### The problem:
Retype, word for word, only the lines from the one with "Kolik stojí reklama" through the last line of the data below.

### The data:
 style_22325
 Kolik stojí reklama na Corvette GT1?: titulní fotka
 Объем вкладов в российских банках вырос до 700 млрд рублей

### Reply:
 Kolik stojí reklama na Corvette GT1?: titulní fotka
 Объем вкладов в российских банках вырос до 700 млрд рублей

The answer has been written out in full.